Quando pensiamo a una mappa ci immaginiamo di aprire l’applicazione di Google Maps sul cellulare e digitare nella barra di ricerca l'indirizzo esatto della nostra destinazione. L’utilizzo che ne facciamo è chiaro: una mappa ci indica il punto nello spazio in cui siamo e fornisce dei percorsi efficienti per raggiungere un altro punto. Precisione, è questo che vogliamo. Ma è l’unica cosa che possiamo pretendere dalle mappe?

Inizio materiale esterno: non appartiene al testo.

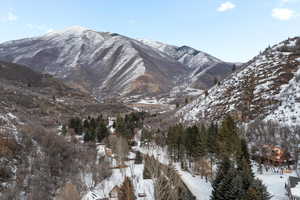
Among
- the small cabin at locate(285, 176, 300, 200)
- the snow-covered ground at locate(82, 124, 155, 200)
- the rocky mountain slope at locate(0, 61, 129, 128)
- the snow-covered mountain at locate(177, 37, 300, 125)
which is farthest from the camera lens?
the rocky mountain slope at locate(0, 61, 129, 128)

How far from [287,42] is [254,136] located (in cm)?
6549

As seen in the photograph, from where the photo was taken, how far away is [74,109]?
127438 mm

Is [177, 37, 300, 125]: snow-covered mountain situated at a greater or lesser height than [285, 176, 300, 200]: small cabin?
greater

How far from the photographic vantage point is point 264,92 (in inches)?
2938

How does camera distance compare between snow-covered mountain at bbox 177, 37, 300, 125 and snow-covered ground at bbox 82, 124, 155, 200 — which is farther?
snow-covered mountain at bbox 177, 37, 300, 125

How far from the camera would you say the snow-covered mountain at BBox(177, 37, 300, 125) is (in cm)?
6241

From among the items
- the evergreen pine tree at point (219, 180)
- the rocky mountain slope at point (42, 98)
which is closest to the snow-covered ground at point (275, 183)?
the evergreen pine tree at point (219, 180)

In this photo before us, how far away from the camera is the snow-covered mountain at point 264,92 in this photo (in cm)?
6241

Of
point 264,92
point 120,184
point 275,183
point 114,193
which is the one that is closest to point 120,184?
point 120,184

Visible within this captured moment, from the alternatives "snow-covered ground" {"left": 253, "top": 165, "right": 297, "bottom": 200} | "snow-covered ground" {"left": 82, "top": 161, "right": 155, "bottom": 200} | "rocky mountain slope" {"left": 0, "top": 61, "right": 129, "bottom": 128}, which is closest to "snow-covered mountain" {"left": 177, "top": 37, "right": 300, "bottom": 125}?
"snow-covered ground" {"left": 253, "top": 165, "right": 297, "bottom": 200}

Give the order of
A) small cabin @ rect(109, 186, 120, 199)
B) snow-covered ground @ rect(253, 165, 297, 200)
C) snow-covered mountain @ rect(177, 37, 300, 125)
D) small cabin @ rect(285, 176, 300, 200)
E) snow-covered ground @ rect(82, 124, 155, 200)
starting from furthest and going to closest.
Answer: snow-covered mountain @ rect(177, 37, 300, 125), snow-covered ground @ rect(82, 124, 155, 200), small cabin @ rect(109, 186, 120, 199), snow-covered ground @ rect(253, 165, 297, 200), small cabin @ rect(285, 176, 300, 200)

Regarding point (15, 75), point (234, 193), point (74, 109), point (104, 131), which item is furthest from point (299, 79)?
point (15, 75)

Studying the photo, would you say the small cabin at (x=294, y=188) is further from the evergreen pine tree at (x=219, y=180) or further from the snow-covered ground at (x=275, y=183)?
the evergreen pine tree at (x=219, y=180)

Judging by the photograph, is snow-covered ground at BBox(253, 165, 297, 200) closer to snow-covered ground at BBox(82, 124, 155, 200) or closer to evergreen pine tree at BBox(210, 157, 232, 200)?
evergreen pine tree at BBox(210, 157, 232, 200)
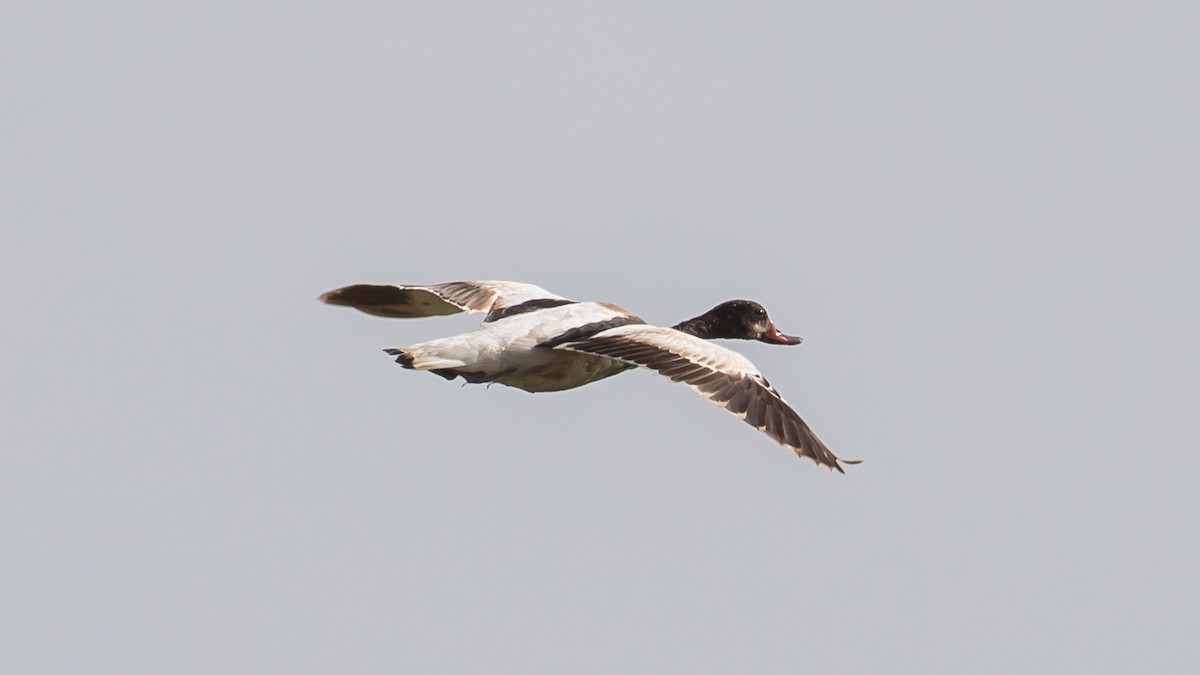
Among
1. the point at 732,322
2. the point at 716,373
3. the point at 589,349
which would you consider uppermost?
the point at 732,322

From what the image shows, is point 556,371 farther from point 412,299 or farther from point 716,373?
point 412,299

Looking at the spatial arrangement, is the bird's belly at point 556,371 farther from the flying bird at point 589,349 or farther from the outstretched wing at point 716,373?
the outstretched wing at point 716,373

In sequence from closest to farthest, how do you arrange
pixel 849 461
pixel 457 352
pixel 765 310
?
pixel 849 461 < pixel 457 352 < pixel 765 310

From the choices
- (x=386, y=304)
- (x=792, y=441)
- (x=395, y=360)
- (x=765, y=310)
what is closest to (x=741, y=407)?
(x=792, y=441)

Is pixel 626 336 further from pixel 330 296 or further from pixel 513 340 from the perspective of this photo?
pixel 330 296

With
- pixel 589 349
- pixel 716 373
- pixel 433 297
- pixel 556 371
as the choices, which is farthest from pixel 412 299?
pixel 716 373

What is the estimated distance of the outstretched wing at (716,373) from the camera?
46.3 feet

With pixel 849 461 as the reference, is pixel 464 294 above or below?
above

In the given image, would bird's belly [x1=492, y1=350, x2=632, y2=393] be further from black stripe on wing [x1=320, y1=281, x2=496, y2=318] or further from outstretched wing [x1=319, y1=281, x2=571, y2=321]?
black stripe on wing [x1=320, y1=281, x2=496, y2=318]

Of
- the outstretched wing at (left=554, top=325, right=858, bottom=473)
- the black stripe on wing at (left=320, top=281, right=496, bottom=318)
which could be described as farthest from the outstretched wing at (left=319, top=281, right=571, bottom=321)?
the outstretched wing at (left=554, top=325, right=858, bottom=473)

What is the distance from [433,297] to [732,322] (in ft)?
10.5

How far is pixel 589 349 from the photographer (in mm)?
15406

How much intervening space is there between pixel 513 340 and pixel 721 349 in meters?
1.90

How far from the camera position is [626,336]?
1560 centimetres
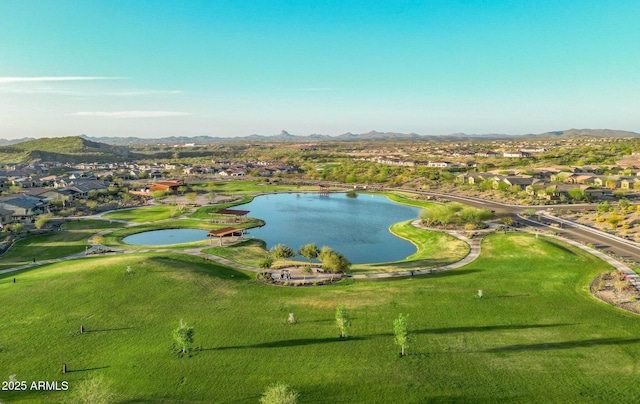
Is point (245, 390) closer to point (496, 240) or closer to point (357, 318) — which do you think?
point (357, 318)

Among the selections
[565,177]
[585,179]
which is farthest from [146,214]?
[585,179]

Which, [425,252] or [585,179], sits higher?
[585,179]

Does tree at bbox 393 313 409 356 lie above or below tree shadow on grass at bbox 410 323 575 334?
above

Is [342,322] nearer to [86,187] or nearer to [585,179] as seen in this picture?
[86,187]

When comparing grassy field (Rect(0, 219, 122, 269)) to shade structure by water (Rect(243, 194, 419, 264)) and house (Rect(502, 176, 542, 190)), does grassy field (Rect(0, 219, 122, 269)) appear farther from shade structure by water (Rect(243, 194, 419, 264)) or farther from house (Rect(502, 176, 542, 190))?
house (Rect(502, 176, 542, 190))

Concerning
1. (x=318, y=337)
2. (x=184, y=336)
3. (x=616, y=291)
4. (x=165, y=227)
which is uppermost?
(x=184, y=336)

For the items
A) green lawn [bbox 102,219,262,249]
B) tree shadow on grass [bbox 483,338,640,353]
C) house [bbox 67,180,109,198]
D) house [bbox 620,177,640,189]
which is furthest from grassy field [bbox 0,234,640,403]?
house [bbox 620,177,640,189]

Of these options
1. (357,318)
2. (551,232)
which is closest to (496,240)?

Se guardiamo delle impronte di animali sul terreno, a descrivere percorsi che hanno battuto in varie direzioni, noi siamo di fronte a qualcosa che è molto concreto, perché la traccia lasciata è visibile, è tangibile; eppure, quello che le impronte fanno è alludere a qualcosa che non c’è più, a un animale passato da lì e non più presente in quel luogo, in quel momento. Allo stesso modo, le mappe, nel mostrarci le geografie, ci dicono che esiste una quota di invisibilità, una quota di elementi che mancano. E sta all’osservatore completarle inserendo ciò che in loro è assente.
Da una visione statica e bidimensionale delle mappe, che dalla cartografia cartacea è stata trasferita sui supporti digitali che usiamo quotidianamente, Matteo Meschiari nel suo Terre che non sono la mia. Una controgeografia in 111 mappe (Bollati Boringhieri, 2025) ci esorta a cambiare prospettiva. Ad esempio, siamo sicuri che una mappa possa essere orientata solo in direzione Nord-Sud? Cosa accadrebbe alla nostra percezione dello spazio se invece ruotassimo le cartine di 90°? La risposta è che con tutta probabilità non saremmo più in grado di orientarci e non sapremmo più dedurre dai margini delle terre emerse quale regione del mondo stiamo guardando. Eppure, a rifletterci bene, quella da noi adottata è una semplice convenzione, come lo è il porre l'Europa al centro delle carte geografiche, o disegnare il mondo a partire dalla terra, invece che dal mare.
Se si sposta il punto di vista e si immagina «il mondo visto da un pesce», la mappa che ne viene fuori è stranissima. Nel 1942 il geofisico Athelstan Frederick Spilhaus realizzò una mappa delle acque del pianeta, raffigurando gli oceani come pieni e le terre emerse come vuoti, e il risultato è una rappresentazione di quello che potrebbe essere un mondo di pura invenzione, come quelli creati da J. R. R. Tolkien ne Il Signore degli Anelli.
Le mappe possono occuparsi anche di qualcosa che vada ben oltre il piano della concretezza. Per molti popoli l’esattezza non era importante, per loro le mappe servivano per situarsi in un altrove, nell’aldilà. Gli sciamani, ad esempio, usavano le mappe celesti tracciate sui vestiti come ausilio per poter svolgere le loro pratiche divinatorie, alla ricerca di un contatto con le anime che erano state scacciate dal mondo dei vivi. O ancora, esistono testimonianze, quale il reperto archeologico della mappa di Bedolina in Val Camonica, di mappe che possono essere interpretate in diverse maniere: sotto una chiave di concretezza, come mappa catastale fatta di segni volti a indicare terreni, coltivazioni, animali, o sotto una chiave astratta, come mappa sciamanica.
La geografia che siamo abituati a consultare è una geografia del determinismo, in cui i territori sono stati mappati per fornire informazioni a scopo militare, per permettere agli eserciti di attaccare e soggiogare i popoli. A questa geografia del potere, Meschiari si ribella fornendo un'alternativa, una «controgeografia» che ci mostri ciò che va oltre la materia, che includa le emozioni, la memoria, il trauma, per poterci muovere in uno spazio fatto di possibilità. Meschiari ci ricorda che:
«noi mappiamo luoghi non solo per occuparli, ma per ribadire lo spirito di libertà».